We asked you whether a Brit would win a Major this year.  Well that’s all the Majors tucked up for another year, so time to take stock. 12% of you said Rory would, you smartypants you.

But 37% said Luke would, and 35% opted for Mr. Westwood so a big failure to deliver on those fronts as far as you’re concerned (and probably how they’re feeling themselves…)

But more worryingly 5% said Jacklin was up for another title.  There is absolutely nothing we can say about that apart from if he does please can he wear that nice lavender sweater again.

Which brings us to a new Big Vote. All about the young prince we think…just how far can young Rory take it?
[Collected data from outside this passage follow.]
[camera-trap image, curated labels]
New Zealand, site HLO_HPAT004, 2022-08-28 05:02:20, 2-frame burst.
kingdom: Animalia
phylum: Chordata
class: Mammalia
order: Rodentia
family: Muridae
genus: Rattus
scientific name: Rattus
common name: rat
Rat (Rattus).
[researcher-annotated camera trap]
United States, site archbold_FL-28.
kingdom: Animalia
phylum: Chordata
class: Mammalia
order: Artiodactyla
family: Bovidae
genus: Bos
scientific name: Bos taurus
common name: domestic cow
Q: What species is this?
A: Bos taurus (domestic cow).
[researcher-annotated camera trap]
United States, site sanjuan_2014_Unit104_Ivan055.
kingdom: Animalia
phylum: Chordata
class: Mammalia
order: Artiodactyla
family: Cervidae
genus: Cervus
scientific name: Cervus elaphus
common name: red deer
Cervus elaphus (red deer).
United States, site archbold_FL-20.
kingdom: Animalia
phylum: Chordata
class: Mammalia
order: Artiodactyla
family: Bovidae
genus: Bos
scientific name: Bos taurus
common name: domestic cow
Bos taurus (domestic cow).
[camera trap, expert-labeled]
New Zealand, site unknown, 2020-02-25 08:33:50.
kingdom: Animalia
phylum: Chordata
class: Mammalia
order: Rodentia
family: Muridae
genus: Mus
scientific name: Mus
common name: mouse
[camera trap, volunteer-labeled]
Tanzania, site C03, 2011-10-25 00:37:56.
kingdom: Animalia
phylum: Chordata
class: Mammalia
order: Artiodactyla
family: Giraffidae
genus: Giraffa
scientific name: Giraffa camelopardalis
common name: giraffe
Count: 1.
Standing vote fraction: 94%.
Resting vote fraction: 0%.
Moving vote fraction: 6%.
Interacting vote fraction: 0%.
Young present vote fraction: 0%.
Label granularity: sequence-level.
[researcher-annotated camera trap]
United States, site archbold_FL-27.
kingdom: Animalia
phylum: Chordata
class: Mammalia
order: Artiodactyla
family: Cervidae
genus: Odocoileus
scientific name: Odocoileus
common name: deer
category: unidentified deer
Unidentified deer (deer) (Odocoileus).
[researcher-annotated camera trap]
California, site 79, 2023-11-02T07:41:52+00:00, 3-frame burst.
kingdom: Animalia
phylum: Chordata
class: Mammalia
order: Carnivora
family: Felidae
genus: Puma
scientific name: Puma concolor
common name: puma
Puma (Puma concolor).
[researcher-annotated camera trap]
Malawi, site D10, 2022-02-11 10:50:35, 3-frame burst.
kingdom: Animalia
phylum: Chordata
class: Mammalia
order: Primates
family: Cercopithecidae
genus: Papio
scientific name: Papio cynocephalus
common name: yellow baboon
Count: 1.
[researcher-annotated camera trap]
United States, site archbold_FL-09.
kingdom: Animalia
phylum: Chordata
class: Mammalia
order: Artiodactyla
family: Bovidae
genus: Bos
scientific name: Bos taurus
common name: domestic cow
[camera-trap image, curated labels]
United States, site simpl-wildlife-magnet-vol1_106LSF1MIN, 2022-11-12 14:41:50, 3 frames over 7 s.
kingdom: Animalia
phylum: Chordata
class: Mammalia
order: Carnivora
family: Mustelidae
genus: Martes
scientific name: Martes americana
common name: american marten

Heads Up. Recent Rule change

We’ve been sort of reliably informed by Alan Beggs of Portstewart of a change in the Rules. We thought we’d better share before you tee up in the medal tomorrow;

Rule 1.a.5
A ball sliced or hooked into the rough shall be lifted and placed on
the fairway at a point equal to the distance it carried or rolled into
the rough with no penalty. The player should not be penalized for tall
grass which ground keepers failed to mow.

Rule 3.b.3 (G)
There shall be no such thing as a lost ball. The missing ball is on or
near the course and will eventually be found and pocketed by someone
else, making it a stolen ball.The player is not to compound the felony
by charging himself or herself with a penalty.

Well that makes life a bit easier then.